**Aufgaben**
[a] Formulieren Sie den Absatz der Seite, der mit „Was du versuchst“ beginnt, als einen kürzeren Satz, der seine wesentlichen Aussagen bewahrt.
[b] Geben Sie den Wortlaut der Seite von „## Gast2 (26.“ bis „geht natürlich nicht!“ unverändert wieder.

Was ist denn die Frage?

Wenn du nur ein JRE 1.6 auf deiner Kiste am laufen hast, kannst du eben keine Klassen ausführen die für Java 7 kompiliert wurden, ist doch logisch.


----------



## AFlieger (26. Okt 2011)

> Irgendwie verstehe ich dieses Konzept aber nicht, denn ich fänds irgendwie logischer wenn die Plugins die mit JDK 1.7 oder höher entwickelt wurden abwärtskompatibel sein sollten, und nicht unbedingt mit JDK 1.6 zu entwickeln sind. Dem ist halt aber nicht so.



In Java 7 sind Spracherweiterungen hinzugekommen. Stichwort "Project Coin". Wie soll das mit der Abwärtskompatibilität funktionieren?


----------



## Gast2 (26. Okt 2011)

Die sind ja auch abwärtskompatibel. Das heisst, dass man Java 6 Klassen in 7 nutzen kann und nicht umgekehrt. 

Was du versuchst (eine 7er Klasse in 6 zu nutzen) nennt man Aufwärtskompatibilität. Das geht natürlich nicht!


----------



## L-ectron-X (26. Okt 2011)

**Daten**
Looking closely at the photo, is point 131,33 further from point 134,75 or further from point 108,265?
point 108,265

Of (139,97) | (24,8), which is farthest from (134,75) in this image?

**Lösungen**
[a] Eine Java-7-Klasse unter Java 6 zu nutzen, nennt man Aufwärtskompatibilität, und das ist nicht möglich.

[b]
## Gast2 (26. Okt 2011)

Die sind ja auch abwärtskompatibel. Das heisst, dass man Java 6 Klassen in 7 nutzen kann und nicht umgekehrt. 

Was du versuchst (eine 7er Klasse in 6 zu nutzen) nennt man Aufwärtskompatibilität. Das geht natürlich nicht!